**What you should do**: Which lines of the records below contain the word "dimmer"? Copy each of them out.

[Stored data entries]
********

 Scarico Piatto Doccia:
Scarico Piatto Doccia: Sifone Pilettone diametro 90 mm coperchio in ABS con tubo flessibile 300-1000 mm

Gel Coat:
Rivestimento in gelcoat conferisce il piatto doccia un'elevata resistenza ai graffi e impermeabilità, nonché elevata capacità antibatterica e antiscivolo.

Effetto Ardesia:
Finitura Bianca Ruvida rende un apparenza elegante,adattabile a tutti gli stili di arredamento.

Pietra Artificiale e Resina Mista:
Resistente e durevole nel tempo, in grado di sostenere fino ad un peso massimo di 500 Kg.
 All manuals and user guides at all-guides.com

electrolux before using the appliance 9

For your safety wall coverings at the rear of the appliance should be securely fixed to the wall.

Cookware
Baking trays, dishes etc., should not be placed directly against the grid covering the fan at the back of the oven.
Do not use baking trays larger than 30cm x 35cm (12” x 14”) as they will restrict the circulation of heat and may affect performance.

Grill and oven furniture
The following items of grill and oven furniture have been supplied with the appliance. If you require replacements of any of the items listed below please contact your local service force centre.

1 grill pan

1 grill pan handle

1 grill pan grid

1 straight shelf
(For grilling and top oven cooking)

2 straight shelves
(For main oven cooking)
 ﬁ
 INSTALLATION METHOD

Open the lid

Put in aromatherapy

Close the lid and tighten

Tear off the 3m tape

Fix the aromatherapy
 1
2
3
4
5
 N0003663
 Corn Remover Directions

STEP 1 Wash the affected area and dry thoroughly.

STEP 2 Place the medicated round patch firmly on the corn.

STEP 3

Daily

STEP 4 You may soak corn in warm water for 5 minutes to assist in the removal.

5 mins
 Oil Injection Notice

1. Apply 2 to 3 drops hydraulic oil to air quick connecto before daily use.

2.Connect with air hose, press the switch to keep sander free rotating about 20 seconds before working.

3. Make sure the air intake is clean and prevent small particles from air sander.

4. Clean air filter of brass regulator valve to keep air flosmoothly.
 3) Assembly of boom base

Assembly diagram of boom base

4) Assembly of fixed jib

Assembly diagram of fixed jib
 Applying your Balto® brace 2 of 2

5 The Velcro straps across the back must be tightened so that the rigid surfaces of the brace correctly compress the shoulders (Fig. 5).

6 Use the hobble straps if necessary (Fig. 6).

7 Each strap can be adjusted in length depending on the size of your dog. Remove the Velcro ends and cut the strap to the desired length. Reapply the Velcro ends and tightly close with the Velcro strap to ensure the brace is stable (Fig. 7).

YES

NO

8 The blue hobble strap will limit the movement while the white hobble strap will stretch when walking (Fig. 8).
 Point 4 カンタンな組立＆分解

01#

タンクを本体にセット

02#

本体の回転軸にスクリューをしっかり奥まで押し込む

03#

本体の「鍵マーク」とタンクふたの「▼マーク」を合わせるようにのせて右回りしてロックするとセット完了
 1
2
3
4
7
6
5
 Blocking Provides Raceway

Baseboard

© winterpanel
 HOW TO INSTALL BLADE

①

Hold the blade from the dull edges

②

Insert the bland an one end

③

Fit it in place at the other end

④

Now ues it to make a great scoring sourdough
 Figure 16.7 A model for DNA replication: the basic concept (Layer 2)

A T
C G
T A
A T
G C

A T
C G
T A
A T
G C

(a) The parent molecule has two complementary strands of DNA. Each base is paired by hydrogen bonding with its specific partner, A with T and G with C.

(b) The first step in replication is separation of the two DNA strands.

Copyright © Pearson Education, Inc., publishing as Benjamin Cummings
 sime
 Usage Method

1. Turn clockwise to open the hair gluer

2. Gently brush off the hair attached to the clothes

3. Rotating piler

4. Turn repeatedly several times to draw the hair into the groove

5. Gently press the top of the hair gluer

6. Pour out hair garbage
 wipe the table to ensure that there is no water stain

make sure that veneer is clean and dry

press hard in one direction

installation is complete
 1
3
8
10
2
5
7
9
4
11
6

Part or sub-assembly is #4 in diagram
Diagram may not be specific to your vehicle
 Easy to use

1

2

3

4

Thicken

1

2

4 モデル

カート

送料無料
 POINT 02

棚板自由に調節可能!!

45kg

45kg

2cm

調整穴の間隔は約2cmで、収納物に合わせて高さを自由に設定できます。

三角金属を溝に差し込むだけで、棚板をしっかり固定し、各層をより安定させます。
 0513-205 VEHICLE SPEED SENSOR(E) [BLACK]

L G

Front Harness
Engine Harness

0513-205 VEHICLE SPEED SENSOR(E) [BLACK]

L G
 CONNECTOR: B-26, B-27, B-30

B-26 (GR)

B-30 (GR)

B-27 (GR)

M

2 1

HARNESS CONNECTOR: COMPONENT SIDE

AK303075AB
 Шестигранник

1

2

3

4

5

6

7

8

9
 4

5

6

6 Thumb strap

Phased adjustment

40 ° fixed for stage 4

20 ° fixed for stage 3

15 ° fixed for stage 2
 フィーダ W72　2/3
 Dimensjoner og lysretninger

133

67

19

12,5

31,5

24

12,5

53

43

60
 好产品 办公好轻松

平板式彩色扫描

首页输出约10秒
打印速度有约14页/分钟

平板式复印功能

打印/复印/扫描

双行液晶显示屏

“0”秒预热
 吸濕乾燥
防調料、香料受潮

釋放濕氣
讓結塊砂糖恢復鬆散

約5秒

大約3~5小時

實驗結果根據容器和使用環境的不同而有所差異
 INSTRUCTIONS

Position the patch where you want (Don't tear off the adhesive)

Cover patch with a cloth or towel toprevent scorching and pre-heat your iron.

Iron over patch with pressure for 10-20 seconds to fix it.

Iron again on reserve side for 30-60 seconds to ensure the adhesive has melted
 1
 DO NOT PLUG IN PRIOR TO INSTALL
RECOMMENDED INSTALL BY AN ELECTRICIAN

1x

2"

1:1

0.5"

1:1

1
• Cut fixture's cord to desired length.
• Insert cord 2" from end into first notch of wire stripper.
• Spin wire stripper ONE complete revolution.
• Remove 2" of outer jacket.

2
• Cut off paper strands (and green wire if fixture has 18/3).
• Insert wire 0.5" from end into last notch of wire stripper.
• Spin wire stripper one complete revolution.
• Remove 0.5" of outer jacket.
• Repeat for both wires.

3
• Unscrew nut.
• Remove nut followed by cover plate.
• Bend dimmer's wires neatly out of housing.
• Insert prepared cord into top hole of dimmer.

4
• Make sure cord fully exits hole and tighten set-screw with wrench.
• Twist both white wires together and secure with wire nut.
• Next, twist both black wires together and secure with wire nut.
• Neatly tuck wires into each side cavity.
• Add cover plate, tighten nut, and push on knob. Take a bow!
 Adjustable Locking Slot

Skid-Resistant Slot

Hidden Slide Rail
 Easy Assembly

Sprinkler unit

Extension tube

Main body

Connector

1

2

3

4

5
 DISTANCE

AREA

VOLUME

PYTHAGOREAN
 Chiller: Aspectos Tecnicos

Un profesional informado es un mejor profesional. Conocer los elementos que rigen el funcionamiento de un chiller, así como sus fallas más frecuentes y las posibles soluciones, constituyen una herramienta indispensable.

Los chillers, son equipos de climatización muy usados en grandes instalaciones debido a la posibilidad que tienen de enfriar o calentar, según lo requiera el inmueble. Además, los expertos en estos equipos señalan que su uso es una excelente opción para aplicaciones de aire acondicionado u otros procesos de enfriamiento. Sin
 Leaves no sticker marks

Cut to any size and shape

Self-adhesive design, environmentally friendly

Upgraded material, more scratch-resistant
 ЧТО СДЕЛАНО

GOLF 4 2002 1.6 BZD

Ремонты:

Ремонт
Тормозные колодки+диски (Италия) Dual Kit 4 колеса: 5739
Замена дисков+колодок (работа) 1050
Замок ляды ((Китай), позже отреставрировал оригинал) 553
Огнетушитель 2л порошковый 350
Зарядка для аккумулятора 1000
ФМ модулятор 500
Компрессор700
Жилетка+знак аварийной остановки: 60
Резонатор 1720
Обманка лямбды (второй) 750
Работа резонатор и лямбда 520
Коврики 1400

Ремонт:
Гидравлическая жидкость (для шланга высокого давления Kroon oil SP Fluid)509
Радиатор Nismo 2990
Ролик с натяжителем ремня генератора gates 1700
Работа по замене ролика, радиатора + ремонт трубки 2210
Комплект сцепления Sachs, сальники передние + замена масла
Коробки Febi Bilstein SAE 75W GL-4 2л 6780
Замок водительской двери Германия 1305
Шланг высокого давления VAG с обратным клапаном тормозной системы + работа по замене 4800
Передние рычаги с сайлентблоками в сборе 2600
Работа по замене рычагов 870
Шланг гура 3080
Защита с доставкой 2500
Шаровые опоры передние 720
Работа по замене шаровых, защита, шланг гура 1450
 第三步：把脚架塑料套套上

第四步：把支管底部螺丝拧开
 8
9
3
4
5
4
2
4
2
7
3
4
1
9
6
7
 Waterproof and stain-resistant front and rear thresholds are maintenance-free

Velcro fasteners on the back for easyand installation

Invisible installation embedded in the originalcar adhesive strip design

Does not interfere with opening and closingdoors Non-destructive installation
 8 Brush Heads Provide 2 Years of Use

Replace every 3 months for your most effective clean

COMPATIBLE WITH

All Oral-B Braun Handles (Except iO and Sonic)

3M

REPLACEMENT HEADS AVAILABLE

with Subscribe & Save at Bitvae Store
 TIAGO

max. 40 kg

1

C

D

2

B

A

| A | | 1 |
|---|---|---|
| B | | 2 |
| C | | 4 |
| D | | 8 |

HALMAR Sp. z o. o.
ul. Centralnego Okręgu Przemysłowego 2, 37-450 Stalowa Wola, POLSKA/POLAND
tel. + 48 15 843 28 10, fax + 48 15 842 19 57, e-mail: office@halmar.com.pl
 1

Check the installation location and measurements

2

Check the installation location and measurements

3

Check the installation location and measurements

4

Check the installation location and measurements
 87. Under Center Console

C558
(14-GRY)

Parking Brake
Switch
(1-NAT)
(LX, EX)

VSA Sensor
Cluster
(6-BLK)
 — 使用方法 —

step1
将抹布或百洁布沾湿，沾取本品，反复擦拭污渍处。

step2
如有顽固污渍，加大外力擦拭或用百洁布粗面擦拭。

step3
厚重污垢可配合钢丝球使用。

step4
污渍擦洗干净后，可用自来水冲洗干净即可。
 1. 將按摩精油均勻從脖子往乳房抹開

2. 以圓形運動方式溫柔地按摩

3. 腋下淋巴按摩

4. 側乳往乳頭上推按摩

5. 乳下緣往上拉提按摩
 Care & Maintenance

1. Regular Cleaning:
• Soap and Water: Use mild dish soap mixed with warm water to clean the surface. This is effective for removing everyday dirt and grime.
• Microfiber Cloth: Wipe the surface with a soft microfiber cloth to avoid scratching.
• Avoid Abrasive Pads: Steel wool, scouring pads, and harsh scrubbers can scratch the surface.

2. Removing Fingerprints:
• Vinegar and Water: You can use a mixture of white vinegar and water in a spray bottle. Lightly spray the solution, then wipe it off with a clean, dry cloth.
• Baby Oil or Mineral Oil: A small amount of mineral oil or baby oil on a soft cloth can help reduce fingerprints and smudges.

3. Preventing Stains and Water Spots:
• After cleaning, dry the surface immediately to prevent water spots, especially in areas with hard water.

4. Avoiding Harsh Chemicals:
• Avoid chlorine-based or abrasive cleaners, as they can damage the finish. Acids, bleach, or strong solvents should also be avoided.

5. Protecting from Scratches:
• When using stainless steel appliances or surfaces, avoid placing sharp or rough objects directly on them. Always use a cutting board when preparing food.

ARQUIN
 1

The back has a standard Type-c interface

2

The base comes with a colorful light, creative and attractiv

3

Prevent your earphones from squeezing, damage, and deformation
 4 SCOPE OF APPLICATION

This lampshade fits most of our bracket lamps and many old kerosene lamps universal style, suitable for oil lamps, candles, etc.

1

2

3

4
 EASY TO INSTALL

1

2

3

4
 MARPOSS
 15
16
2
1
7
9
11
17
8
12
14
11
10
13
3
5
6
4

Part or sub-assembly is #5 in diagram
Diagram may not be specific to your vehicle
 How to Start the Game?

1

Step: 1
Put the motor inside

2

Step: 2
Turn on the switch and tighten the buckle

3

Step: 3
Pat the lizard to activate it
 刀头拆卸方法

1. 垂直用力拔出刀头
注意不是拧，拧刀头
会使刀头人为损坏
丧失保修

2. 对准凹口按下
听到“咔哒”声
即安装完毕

********

**Answer to the problem**:
• Bend dimmer's wires neatly out of housing.
• Insert prepared cord into top hole of dimmer.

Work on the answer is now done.